## PROVIDED ENTRIES
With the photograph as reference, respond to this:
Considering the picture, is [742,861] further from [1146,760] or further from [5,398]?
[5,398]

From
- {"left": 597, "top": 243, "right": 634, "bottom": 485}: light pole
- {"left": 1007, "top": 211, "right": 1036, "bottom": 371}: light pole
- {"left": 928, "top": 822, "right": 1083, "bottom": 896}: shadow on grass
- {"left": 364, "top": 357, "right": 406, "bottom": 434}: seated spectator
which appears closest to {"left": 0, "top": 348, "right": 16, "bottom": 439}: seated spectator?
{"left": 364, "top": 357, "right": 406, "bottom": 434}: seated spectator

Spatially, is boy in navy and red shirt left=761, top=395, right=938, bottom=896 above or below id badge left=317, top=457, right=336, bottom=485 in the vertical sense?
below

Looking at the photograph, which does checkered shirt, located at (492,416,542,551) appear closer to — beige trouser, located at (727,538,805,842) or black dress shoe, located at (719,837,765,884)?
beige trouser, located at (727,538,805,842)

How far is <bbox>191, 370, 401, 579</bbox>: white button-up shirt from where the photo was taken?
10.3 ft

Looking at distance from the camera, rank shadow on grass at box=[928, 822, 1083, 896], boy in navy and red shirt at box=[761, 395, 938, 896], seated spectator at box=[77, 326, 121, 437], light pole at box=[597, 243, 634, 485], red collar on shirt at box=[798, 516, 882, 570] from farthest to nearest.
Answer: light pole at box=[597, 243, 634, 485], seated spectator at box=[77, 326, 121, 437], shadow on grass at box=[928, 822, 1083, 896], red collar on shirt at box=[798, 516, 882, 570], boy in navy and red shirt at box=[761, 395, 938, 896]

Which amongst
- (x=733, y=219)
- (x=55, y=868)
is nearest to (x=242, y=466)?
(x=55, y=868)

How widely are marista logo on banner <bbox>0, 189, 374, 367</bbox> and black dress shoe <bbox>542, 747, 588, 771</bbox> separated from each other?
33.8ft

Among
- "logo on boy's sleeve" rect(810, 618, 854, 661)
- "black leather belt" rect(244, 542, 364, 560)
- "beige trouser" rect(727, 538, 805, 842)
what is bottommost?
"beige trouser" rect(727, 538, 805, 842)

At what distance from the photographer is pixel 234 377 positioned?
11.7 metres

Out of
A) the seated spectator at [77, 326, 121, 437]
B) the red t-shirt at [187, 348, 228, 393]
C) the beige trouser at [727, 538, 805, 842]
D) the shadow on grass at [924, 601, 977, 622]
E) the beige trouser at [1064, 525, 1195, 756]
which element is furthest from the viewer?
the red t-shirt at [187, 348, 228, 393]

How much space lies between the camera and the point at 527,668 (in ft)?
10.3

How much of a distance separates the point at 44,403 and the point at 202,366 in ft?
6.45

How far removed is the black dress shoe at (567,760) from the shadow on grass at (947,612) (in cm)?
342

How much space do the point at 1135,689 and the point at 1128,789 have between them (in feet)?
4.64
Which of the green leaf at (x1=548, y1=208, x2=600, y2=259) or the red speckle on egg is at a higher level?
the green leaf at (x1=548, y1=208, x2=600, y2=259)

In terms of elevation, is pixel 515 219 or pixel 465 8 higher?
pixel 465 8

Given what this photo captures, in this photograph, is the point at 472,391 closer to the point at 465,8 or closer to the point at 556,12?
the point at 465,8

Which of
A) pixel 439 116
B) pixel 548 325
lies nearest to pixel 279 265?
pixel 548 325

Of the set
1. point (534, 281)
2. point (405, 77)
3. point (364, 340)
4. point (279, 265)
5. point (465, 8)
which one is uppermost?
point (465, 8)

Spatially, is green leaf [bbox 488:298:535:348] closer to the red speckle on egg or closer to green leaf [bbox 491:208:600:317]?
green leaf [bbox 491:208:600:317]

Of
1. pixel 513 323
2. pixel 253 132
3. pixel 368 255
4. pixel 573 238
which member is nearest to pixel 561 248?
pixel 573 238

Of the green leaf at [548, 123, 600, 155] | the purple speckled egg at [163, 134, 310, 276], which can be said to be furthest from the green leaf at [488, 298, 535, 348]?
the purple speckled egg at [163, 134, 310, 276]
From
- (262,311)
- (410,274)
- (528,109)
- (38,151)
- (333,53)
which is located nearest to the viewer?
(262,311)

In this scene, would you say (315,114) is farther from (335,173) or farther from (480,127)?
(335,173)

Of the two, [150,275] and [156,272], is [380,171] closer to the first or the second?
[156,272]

## STATED GOAL
Repeat all of the records above exactly as written.

## IN RESPONSE
With the photograph as reference, respond to this:
Considering the picture, is [742,861] further from [1146,760] or further from [5,398]?
[5,398]

From
- {"left": 597, "top": 243, "right": 634, "bottom": 485}: light pole
- {"left": 1007, "top": 211, "right": 1036, "bottom": 371}: light pole
- {"left": 928, "top": 822, "right": 1083, "bottom": 896}: shadow on grass
- {"left": 364, "top": 357, "right": 406, "bottom": 434}: seated spectator
which appears closest to {"left": 0, "top": 348, "right": 16, "bottom": 439}: seated spectator?
{"left": 364, "top": 357, "right": 406, "bottom": 434}: seated spectator

Spatially, is boy in navy and red shirt left=761, top=395, right=938, bottom=896 above or below id badge left=317, top=457, right=336, bottom=485 in the vertical sense?
below

Looking at the photograph, which does checkered shirt, located at (492,416,542,551) appear closer to — beige trouser, located at (727,538,805,842) or black dress shoe, located at (719,837,765,884)?
beige trouser, located at (727,538,805,842)

How far is <bbox>191, 370, 401, 579</bbox>: white button-up shirt from where the photo was taken?
10.3 ft

Looking at distance from the camera, rank shadow on grass at box=[928, 822, 1083, 896], boy in navy and red shirt at box=[761, 395, 938, 896], seated spectator at box=[77, 326, 121, 437], light pole at box=[597, 243, 634, 485], red collar on shirt at box=[798, 516, 882, 570] from farthest to nearest.
Answer: light pole at box=[597, 243, 634, 485], seated spectator at box=[77, 326, 121, 437], shadow on grass at box=[928, 822, 1083, 896], red collar on shirt at box=[798, 516, 882, 570], boy in navy and red shirt at box=[761, 395, 938, 896]

Which amongst
- (x=733, y=219)
- (x=55, y=868)
is nearest to (x=242, y=466)?
(x=55, y=868)

How widely are marista logo on banner <bbox>0, 189, 374, 367</bbox> and black dress shoe <bbox>542, 747, 588, 771</bbox> separated from each other?
33.8ft

Among
- "logo on boy's sleeve" rect(810, 618, 854, 661)
- "black leather belt" rect(244, 542, 364, 560)
- "beige trouser" rect(727, 538, 805, 842)
what is bottommost?
"beige trouser" rect(727, 538, 805, 842)

At what distance from the photographer is pixel 234 377 positioned?
11.7 metres

Out of
A) the seated spectator at [77, 326, 121, 437]
B) the red t-shirt at [187, 348, 228, 393]
C) the beige trouser at [727, 538, 805, 842]
D) the shadow on grass at [924, 601, 977, 622]
E) the beige trouser at [1064, 525, 1195, 756]
which element is furthest from the viewer?
the red t-shirt at [187, 348, 228, 393]

How much space lies between the camera and the point at 527,668 (in ft)?
10.3

How much of a distance separates the point at 44,403 and the point at 202,366 in ft?
6.45

How far removed is the black dress shoe at (567,760) from the shadow on grass at (947,612) (in cm)?
342

How much space do the point at 1135,689 and the point at 1128,789 have between them (in feet)?
4.64
Which of the green leaf at (x1=548, y1=208, x2=600, y2=259) or the red speckle on egg is at a higher level?
the green leaf at (x1=548, y1=208, x2=600, y2=259)

In terms of elevation, is pixel 515 219 or pixel 465 8 higher?
pixel 465 8

Given what this photo captures, in this photograph, is the point at 472,391 closer to the point at 465,8 or closer to the point at 556,12?
the point at 465,8

Which of
A) pixel 439 116
B) pixel 548 325
lies nearest to pixel 279 265?
pixel 548 325

Of the set
1. point (534, 281)
2. point (405, 77)
3. point (364, 340)
4. point (279, 265)
5. point (465, 8)
which one is uppermost?
point (465, 8)

Spatially, is green leaf [bbox 488:298:535:348] closer to the red speckle on egg or closer to green leaf [bbox 491:208:600:317]?
green leaf [bbox 491:208:600:317]

Of
1. pixel 513 323
2. pixel 253 132
3. pixel 368 255
4. pixel 573 238
which member is nearest to pixel 561 248?
pixel 573 238

Of the green leaf at [548, 123, 600, 155] | the purple speckled egg at [163, 134, 310, 276], which can be said to be furthest from the green leaf at [488, 298, 535, 348]?
the purple speckled egg at [163, 134, 310, 276]
From
- (262,311)
- (410,274)
- (528,109)
- (38,151)
- (333,53)
which is located nearest to the viewer?
(262,311)

In this scene, would you say (315,114) is farther from (335,173) or farther from (480,127)?
(335,173)

Of the two, [150,275] and [156,272], is [380,171] closer to the first or the second?
[156,272]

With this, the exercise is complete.